ISLAMABAD: Considering the complaints of over 6,000 students, the Pakistan Medical Commission (PMC) has decided to allow the candidates appearing for Medical and Dental Colleges Admission Test (MDCAT) to change provincial centres.

“The student portal will open from today (Saturday) and candidates will be allowed to change their centers by 12 noon till Nov 2. Students will only be allowed to change centres from university in one province to another, but not within the same province. Moreover, students can change their examination centres only once,” PMC Vice President Dr Khursheed Ahmad said while talking to Dawn on Friday.

He said it would be the last chance for the students and no further requests will be entertained after Nov 2. In reply to a question, he said the PMC had last year held a centralised online examination for which a question bank was developed.

Student portal for one-time facility opens today

“Although this year we have allowed universities to hold exams in the provinces by their own so that transparency could be ensured, they [universities] will have to use the same question bank which was developed by the PMC,” he said.

“However, the decision that now public sector universities will hold MDCAT in the provinces has confused a large number of candidates whether the universities will use provincial syllabus for test,” he said.

Dr Khursheed explained that if a student belonging to Bhakkar district (Punjab) has enrolled himself for Dera Ismail Khan district (Khyber Pakhtunkhwa), he assumes that University of Health Sciences (UHS) will use syllabus of Punjab for MDCAT and in DI Khan syllabus of KP will be used.

“Although it is not correct, as all universities will have to use the same question bank, we were continuously getting complaints and it has been decided to allow the candidates to change their centres once,” he said.

However, Dr Khursheed said, students will not be allowed to change centres within provinces such as from Peshawar to Abbottabad or from Karachi to Hyderabad.

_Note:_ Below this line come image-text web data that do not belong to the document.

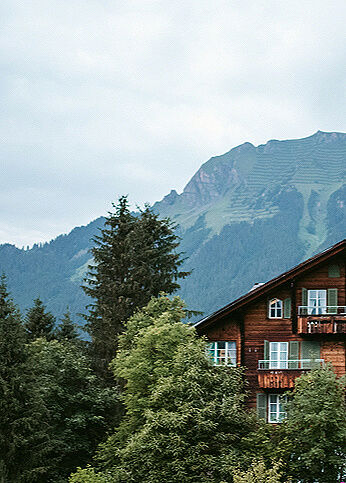 View of an old wooden house partially obscured by green trees in the Swiss Alps on a cloudy summer day.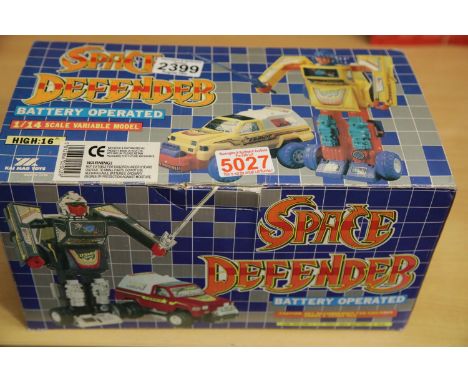 Boxed Space Defenders battery operated transforming car and a battery operated space man robot. P&amp;P Group 1 (£14+VAT for 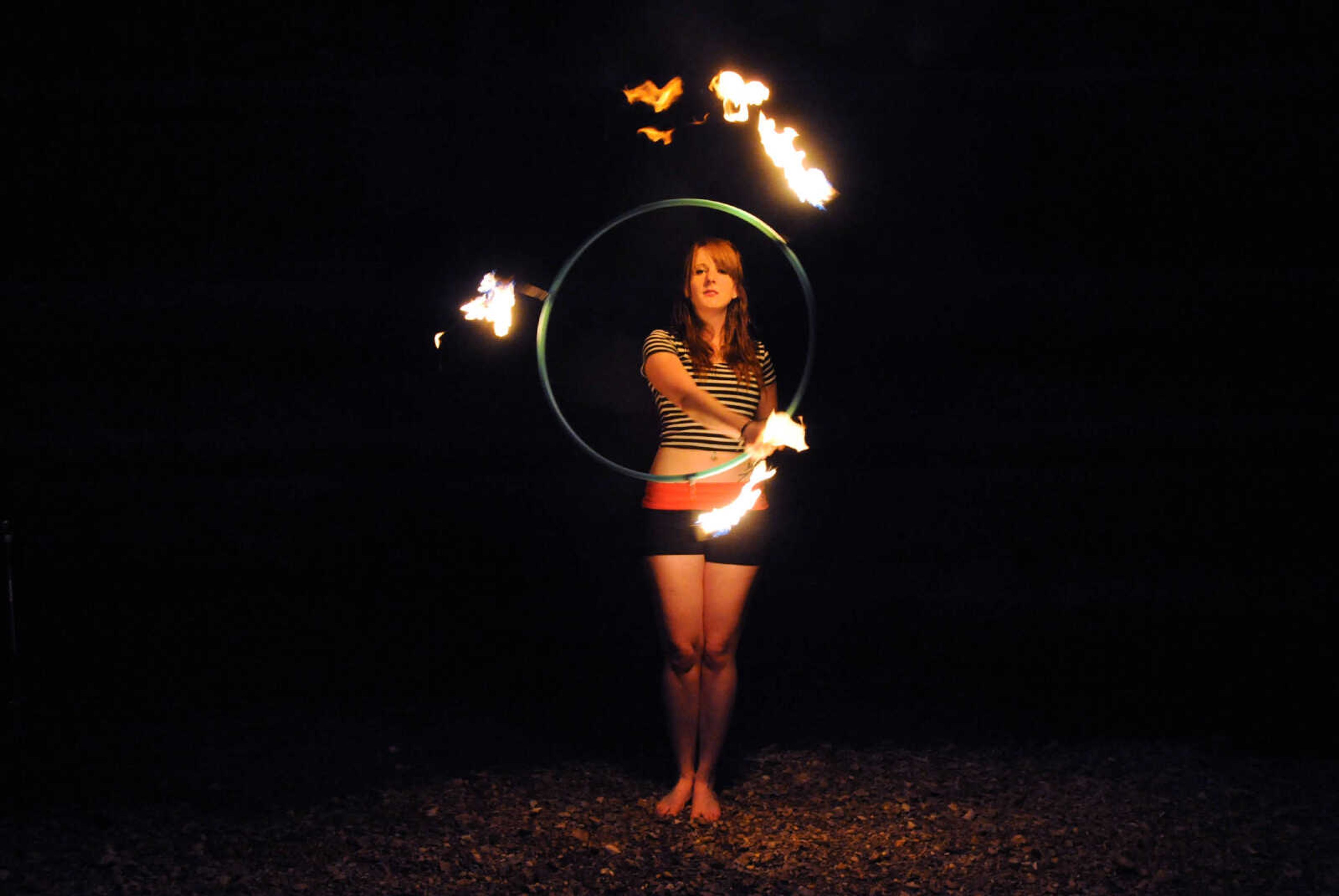 LAURA SIMON ~ lsimon@semissourian.com

Chelsie Welker fire hoops in a Cape Girardeau County creek, Tuesday, May 26, 2015.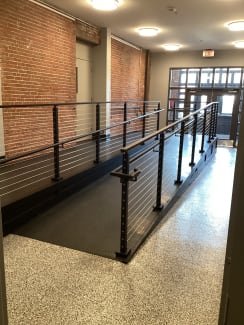 Black posts with cable infill and grab rails line an interior ramp in a renovated brick building.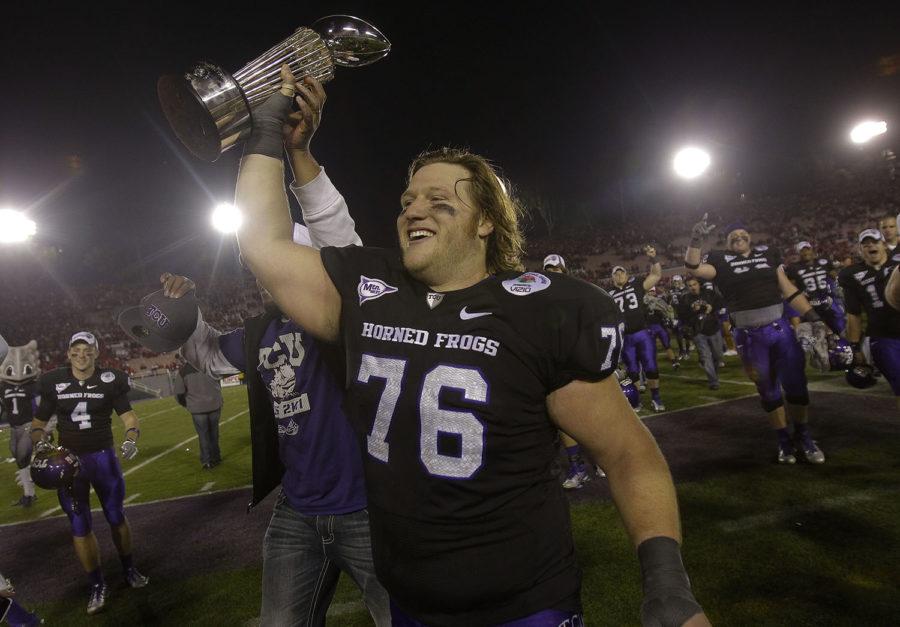 TCU center Jake Kirkpatrick (76) celebrates with the Rose Bowl trophy after TCU, defeated the Wisconsin Badgers at the Rose Bowl NCAA college football game on Saturday, Jan. 1, 2011, in Pasadena, Calif. (AP Photo/Marcio Sanchez)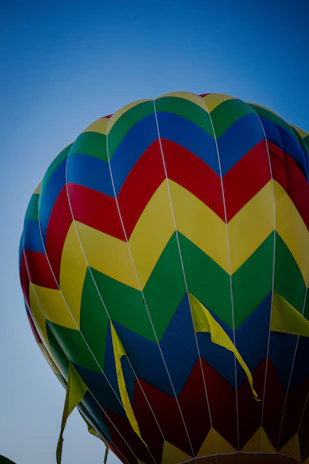 Close-up of a vibrant balloon fabric being inflated on a clear blue sky day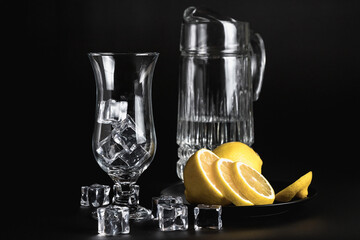 Sliced lemon on a black plate. A decanter and a tall glass of water and ice. Still life of glass...
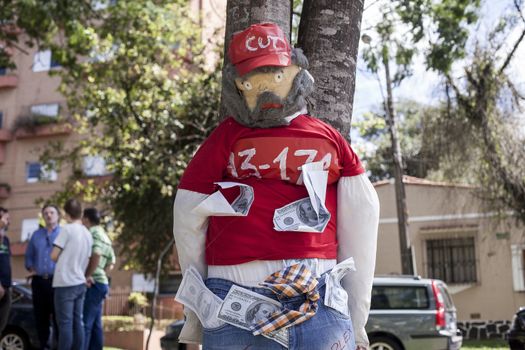 BRAZIL, Curitiba: A picture is taken of an effigie of Brazilian former president (2003-2011) Luiz Inacio Lula da Silva known as Lula as protesters beat effigies of President Dilma Rousseff and former President Lula in front of the Federal Court in Curitiba, Brazil on March 26, 2016. Traditionally on the Saturday before Easter, Catholics beat effigies of Judas the apostle. This year protesters in favor of impeachment of the President of Brazil, used the tradition as a political demonstration.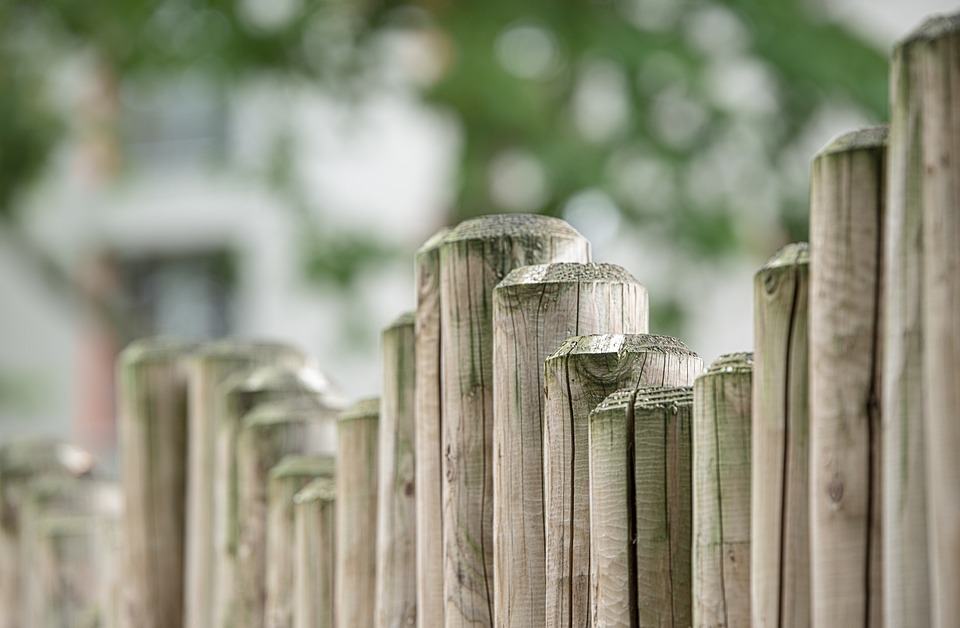 Predator Guard top of wood fence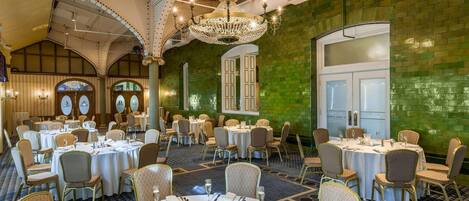 Un salón de banquetes con mesas redondas dispuestas para comer, una araña y paredes con azulejos verdes.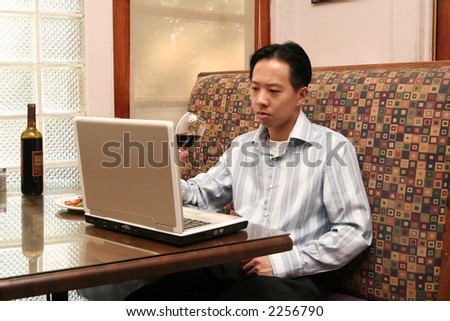 business man drinking wine during lunch while working with his laptop
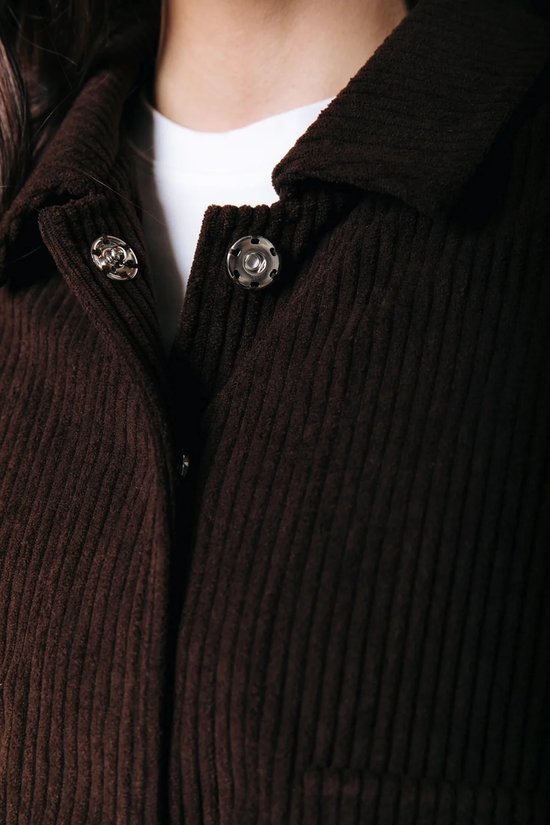 Bruine corduroy jas met zilverkleurige drukknoopsluiting.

The National Assembly’s Standing Committee on National Health Services (NHS) had on Oct 27 also taken up this issue. A meeting of the committee, chaired by PTI lawmaker Dr Mohammad Afzal Dhandla, regretted that a large number of local and overseas students will not be able to get their centres changed due to the short time given by the PMC, thus would not be able to take exams. The committee called for giving them an opportunity to get their centres changed.

MDCAT will be held on Nov 13 across Pakistan and in two other countries — the United Arab Emirates and Saudi Arabia. It will be a paper-based manual exam and answer keys of the papers will be uploaded by the universities concerned on PMC’s website on the same day after the exam. The duration of exam will be three and a half hours.